Let $M,N$ be continuous square-integrable martingales(this can probably be relaxed). Let $V$ be the total variation of $[M,N]$. Let $X,Y$ be progressively measurable stochastic processes.
By the Kunita Watanabe inequality we have that:
$\int_0^\infty|XY|dV\le(\int_0^\infty X^2d[M])^{0.5}(\int_0^\infty Y^2d[N])^{0.5}$, a.s.
Assume that we in some way know that the right hand side is finite almost surely. Then we have that:
$\int_0^\infty|XY|dV<\infty$ a.s.
My question is then, do we then have a meaningful value for $\int_0^\infty XYd[M,N]$ a.s.?, and why?

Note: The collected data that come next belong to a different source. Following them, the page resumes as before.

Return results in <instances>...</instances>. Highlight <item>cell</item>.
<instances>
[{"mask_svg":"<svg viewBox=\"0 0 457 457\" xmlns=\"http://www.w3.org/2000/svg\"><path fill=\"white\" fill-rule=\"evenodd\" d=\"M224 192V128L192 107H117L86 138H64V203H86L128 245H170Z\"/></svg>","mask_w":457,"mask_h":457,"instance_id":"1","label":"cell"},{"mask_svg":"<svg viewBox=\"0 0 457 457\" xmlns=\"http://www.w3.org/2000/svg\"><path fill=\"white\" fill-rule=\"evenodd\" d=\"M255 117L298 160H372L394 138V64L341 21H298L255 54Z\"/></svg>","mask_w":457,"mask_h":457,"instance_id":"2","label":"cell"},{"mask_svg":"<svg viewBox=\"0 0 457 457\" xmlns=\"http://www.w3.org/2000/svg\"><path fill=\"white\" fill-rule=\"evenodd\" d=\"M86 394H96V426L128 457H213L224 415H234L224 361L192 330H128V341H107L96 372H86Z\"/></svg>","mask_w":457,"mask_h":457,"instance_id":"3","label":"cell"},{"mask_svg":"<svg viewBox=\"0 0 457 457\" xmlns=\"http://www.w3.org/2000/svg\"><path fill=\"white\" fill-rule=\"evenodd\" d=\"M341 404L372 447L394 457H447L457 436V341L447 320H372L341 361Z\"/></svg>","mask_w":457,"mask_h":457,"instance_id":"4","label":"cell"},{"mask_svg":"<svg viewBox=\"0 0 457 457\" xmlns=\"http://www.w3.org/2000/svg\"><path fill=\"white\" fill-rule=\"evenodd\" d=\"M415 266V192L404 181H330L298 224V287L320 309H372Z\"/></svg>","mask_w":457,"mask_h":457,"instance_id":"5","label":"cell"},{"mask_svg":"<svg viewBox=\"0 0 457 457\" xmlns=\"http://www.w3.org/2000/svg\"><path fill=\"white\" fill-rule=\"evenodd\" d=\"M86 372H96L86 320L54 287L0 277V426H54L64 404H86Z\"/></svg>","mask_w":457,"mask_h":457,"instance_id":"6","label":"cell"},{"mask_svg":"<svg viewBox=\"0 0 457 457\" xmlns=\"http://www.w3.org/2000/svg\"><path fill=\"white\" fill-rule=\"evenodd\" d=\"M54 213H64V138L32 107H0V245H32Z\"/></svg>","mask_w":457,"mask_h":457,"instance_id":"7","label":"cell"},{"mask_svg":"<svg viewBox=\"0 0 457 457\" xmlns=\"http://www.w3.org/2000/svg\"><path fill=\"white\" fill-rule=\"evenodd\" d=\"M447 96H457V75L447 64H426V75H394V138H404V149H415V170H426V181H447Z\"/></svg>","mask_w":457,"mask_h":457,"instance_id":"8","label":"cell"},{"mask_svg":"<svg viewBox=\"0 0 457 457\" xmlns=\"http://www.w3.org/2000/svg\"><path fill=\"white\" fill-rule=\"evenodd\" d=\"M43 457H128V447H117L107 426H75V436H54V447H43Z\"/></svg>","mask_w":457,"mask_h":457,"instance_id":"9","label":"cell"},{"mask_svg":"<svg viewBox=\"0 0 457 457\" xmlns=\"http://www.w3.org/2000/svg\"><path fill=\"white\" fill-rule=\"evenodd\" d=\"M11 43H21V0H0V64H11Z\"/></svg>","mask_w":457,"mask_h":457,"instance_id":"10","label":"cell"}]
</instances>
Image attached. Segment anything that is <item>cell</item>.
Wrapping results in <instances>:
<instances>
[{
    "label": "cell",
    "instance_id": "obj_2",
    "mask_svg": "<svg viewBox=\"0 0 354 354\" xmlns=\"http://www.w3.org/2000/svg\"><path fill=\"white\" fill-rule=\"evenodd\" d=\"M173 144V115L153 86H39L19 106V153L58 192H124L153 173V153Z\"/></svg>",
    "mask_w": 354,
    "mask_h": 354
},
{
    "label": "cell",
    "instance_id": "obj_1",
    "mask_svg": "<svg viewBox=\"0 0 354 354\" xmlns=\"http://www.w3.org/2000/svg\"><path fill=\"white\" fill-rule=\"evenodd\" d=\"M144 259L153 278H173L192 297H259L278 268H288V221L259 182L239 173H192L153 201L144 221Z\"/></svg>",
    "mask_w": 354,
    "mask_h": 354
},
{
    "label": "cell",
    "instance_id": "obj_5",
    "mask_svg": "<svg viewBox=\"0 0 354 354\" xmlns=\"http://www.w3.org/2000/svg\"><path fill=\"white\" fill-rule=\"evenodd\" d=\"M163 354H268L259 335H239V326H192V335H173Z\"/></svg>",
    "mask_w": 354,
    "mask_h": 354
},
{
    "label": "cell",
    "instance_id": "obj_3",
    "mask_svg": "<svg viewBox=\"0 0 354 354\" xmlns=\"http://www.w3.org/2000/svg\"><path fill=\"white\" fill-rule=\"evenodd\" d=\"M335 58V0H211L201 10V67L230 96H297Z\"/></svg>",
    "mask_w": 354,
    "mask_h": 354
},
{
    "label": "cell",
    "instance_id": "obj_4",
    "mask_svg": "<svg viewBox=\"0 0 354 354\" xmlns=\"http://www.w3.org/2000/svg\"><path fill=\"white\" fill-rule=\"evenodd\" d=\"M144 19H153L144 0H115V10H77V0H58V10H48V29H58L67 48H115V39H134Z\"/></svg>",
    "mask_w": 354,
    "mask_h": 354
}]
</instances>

It does seem like the books I am looking at take this for granted but I am wondering why? What I have is that if since $[M,N]$ is of finite variation, then it can be written as $f_1-f_2$, where both functions are increasing. And they both generate measures $\mu_1, \mu_2$. The obvious way is to define the measure generated by $[M,N]$ as $\mu_1-\mu_2$(all of this is pathwise for each $\omega$). The problem I have is that I do not know that almost surely this is a well defined expression, that is, that almost surely I do not get $\infty-\infty$?
How do we know that that situation do not happen?